• TASK TO COMPLETE
Return only the line that contains "Is point 423,478" and each line after it, through the last line of the data below, copied exactly.

• ROWS

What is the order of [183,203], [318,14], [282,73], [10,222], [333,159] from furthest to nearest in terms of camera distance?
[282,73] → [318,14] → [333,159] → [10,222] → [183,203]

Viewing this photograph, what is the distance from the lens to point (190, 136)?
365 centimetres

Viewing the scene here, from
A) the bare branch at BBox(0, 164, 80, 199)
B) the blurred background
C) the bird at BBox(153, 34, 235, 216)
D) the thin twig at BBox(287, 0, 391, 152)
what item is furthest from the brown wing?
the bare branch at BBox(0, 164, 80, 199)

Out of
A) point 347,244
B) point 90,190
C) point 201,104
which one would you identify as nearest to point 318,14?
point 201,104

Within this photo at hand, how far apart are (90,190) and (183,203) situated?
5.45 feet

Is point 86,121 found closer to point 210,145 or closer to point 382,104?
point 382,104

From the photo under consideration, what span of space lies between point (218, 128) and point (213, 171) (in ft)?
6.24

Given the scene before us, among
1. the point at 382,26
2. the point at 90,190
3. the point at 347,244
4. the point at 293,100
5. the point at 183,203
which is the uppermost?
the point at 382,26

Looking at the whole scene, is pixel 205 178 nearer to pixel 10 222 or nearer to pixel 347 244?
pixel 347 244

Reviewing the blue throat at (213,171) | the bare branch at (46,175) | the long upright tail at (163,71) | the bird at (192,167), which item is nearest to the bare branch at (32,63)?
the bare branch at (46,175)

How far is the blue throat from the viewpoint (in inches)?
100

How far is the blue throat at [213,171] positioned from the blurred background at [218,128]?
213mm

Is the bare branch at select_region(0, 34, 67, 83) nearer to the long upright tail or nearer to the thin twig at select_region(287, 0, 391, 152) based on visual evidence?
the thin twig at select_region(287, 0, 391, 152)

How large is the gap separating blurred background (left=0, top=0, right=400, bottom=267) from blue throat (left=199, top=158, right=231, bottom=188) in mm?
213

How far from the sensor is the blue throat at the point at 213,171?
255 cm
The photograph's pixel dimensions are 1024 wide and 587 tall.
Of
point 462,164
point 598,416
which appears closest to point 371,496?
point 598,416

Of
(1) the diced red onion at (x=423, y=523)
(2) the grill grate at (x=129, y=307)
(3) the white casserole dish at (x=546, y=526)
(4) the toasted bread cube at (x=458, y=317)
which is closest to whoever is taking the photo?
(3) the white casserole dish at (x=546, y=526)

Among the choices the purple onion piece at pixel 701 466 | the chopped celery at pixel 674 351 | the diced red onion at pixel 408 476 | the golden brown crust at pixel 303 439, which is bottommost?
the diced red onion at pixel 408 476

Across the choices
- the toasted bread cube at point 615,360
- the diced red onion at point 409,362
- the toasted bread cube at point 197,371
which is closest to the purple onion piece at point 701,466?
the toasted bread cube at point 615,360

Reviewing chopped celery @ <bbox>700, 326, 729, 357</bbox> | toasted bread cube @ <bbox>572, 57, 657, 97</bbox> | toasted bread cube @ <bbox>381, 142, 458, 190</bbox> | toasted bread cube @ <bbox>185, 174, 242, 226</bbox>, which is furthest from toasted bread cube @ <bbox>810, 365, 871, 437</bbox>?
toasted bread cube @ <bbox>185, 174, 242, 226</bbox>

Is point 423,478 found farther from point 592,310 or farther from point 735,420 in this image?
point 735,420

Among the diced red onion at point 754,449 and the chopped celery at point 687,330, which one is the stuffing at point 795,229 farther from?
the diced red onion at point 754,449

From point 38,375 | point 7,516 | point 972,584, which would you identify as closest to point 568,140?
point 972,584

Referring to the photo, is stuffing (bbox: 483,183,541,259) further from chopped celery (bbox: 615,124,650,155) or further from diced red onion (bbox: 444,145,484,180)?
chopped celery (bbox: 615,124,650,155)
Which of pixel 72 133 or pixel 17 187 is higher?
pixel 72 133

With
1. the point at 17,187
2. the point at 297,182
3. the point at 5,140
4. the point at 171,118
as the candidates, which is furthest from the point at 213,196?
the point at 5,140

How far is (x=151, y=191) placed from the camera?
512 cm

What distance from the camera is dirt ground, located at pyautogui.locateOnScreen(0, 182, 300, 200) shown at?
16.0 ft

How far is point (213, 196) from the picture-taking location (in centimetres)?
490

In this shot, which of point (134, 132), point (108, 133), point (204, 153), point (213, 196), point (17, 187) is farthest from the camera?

• THE OUTPUT
Is point 423,478 found farther from point 592,310 or farther from point 735,420 in this image?
point 735,420

Among the diced red onion at point 754,449 and the chopped celery at point 687,330, which one is the stuffing at point 795,229 farther from?
the diced red onion at point 754,449

From point 38,375 | point 7,516 | point 972,584, which would you identify as closest to point 568,140?
point 972,584

Referring to the photo, is stuffing (bbox: 483,183,541,259) further from chopped celery (bbox: 615,124,650,155) or further from diced red onion (bbox: 444,145,484,180)?
chopped celery (bbox: 615,124,650,155)
Which of pixel 72 133 or pixel 17 187 is higher?
pixel 72 133

With
1. the point at 17,187
2. the point at 297,182
3. the point at 5,140
4. the point at 171,118
as the candidates, which is furthest from the point at 213,196?
the point at 5,140

How far is (x=151, y=191) placed from the camera?
512 cm

What distance from the camera is dirt ground, located at pyautogui.locateOnScreen(0, 182, 300, 200) shown at?
16.0 ft

How far is point (213, 196) from the picture-taking location (in centimetres)?
490

In this shot, which of point (134, 132), point (108, 133), point (204, 153), point (213, 196), point (17, 187) is farthest from the camera?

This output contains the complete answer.